Padraig and the bushwhacker
She was known as the bushwhacker, scourge of elephant hunters of the Transvaal,
since her beloved Dolly Big Ears was taken for her tusks.
However, she was to fall in love with one such killer, Padraig O’Reilly,
a sergeant of The Irish Guards, who vowed to himself, ‘She’s a right pretty gal,
I want to marry her; yes, I truly must.
‘I hope she’ll forgive me for slaughtering her beloved creatures elephantine,
a trade I only took up to feed myself after deserting my regiment. ’
The bushwhacker soon learned that her lover had become a fugitive since he struck his colonel,
Simpson Sup-Lightly, after he’d damned the men of Dublin’s Easter rebellion.
For Padraig was torn between the oath of loyalty to an English monarch
and the dream his old mother often sang,
of a united Ireland, so he had pledged support for the rebels, then deserted before he could face
a firing squad and be executed at dawn.
But the little bushwhacker felt her heart leap when she heard him whistling, I’ll Take You Home Again Kathleen,
and she laughed as he talked about his childhood in the village of Rathcoomb.
But the romantic spell was broken by a rifle shot, as another animal was killed for sport,
and the two rode for the safety of the Drakensburg Mountains (above).
There they met Simpson Sup-Lightly, the former colonel, bathing under one of the place’s many waterfalls.
His batman, Michael Monkeaton, told them, ‘The Colonel’s going to turn these into a series of water fountains,
and thus transform this delightful dell into a sanctuary for old soldiers.’
Padraig was startled to hear a shout, ‘Hello sergeant!’, and saw his formerly immaculately-attired officer
sporting a beard and long hair, who declared, ‘Welcome, I’ve had a revelation, that you young Padraig,
are a missionary, but don’t know it.
‘I dreamt that all my former transgressions would be forgiven, if I shook the hand of a soldier
I had once disciplined, because I suffer from guilt and want to clear my conscience.’

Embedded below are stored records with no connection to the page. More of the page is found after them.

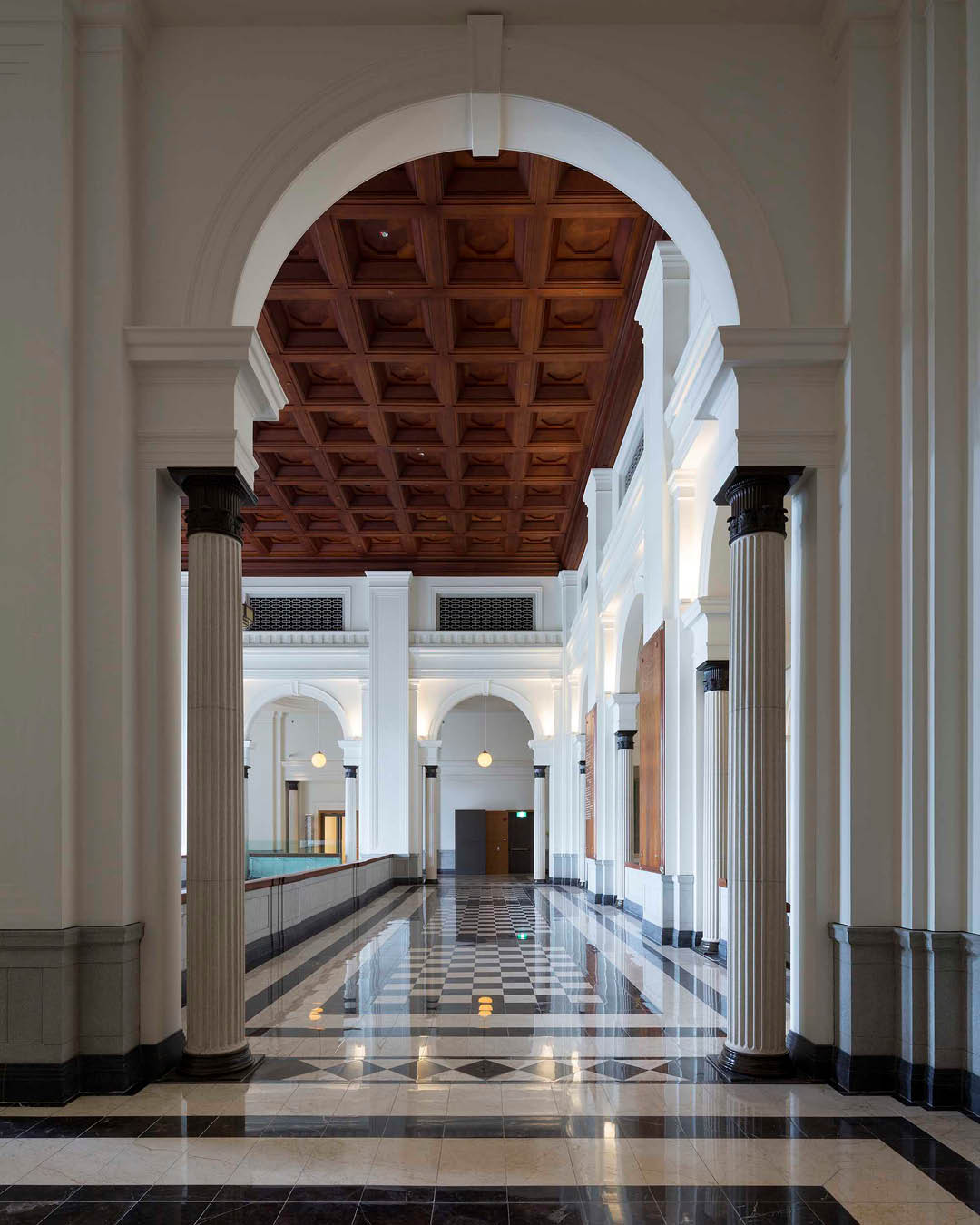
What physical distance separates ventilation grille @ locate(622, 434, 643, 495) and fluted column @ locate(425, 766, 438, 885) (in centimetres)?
995

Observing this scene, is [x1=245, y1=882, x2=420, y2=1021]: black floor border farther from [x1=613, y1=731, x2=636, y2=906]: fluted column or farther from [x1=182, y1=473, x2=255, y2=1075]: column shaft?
[x1=613, y1=731, x2=636, y2=906]: fluted column

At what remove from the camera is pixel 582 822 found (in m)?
20.6

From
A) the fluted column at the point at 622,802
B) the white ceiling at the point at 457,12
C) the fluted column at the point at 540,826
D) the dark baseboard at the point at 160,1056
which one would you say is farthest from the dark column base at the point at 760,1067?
the fluted column at the point at 540,826

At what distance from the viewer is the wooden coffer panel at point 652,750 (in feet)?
37.8

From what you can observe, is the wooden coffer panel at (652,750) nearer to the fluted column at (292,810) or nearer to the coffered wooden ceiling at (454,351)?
the coffered wooden ceiling at (454,351)

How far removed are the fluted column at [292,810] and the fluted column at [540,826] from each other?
922 cm

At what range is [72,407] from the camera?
218 inches

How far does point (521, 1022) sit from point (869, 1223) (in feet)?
11.9

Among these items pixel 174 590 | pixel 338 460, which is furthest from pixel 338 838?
pixel 174 590

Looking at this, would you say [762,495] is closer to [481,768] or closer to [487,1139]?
[487,1139]

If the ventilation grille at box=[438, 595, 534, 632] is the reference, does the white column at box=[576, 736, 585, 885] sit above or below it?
A: below

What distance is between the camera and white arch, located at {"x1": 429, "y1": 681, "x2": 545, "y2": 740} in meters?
23.4

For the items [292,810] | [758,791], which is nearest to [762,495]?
[758,791]

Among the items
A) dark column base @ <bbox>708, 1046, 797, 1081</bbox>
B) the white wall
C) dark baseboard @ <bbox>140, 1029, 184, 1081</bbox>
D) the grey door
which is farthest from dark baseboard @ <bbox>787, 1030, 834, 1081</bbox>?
the white wall
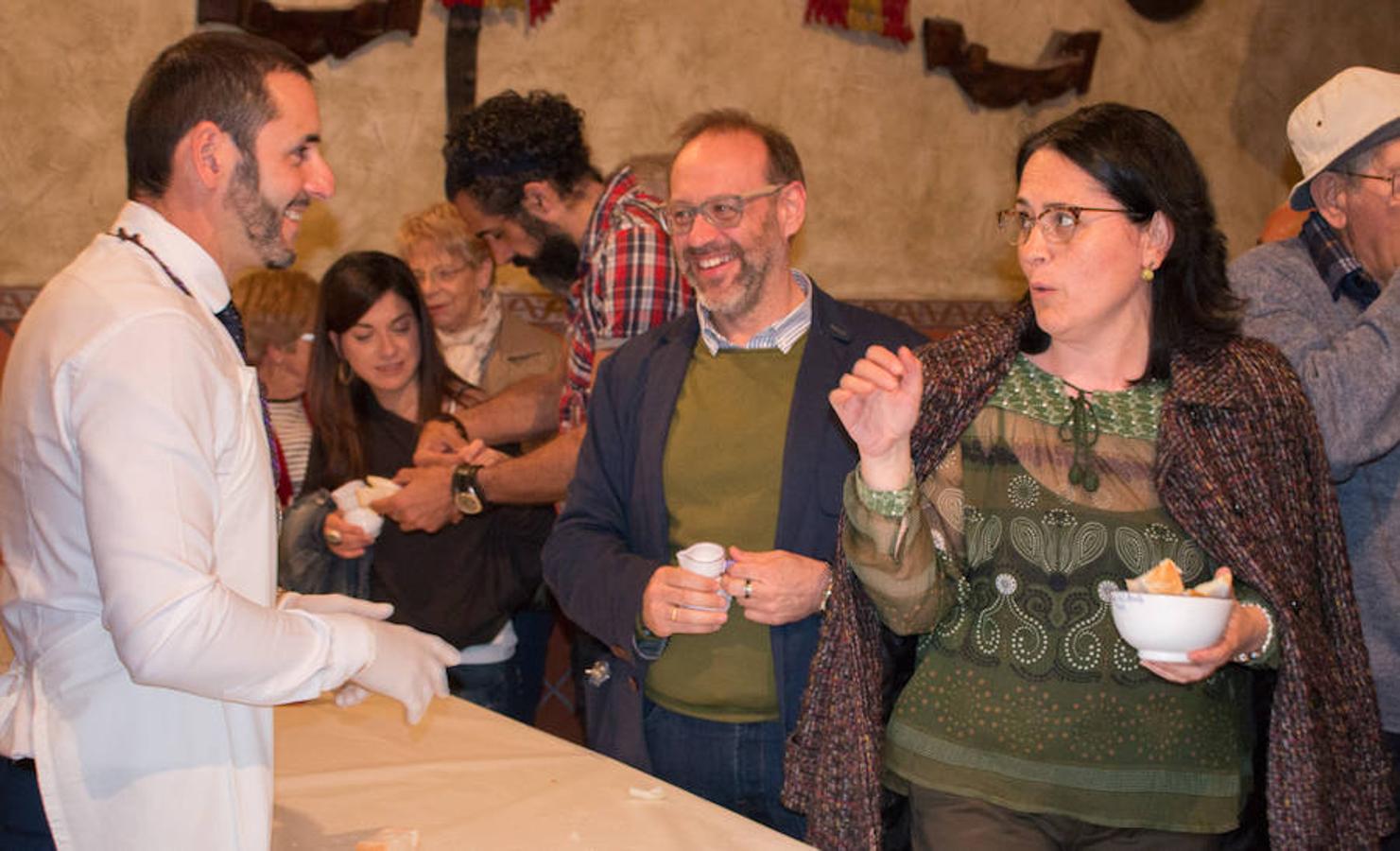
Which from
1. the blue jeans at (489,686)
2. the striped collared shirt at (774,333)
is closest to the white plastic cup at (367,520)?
the blue jeans at (489,686)

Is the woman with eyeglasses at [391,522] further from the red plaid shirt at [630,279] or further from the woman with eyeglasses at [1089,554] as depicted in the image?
the woman with eyeglasses at [1089,554]

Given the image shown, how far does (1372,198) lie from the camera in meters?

The bushwhacker and the sergeant listened, as the colonel declared his desire for a world where there no wars,
and volunteered for a mission to spread love around the magnificent country of South Africa,
a state bedevilled by violence.
They disappeared for many years, but last week a travelling salesman in bullet-proof vests
told the British consulate he’d seen a couple answering their description being pursued by a posse of politicians,
who were crying ‘Peace and love is all very well for the tourists, but it’s no good for our careers’.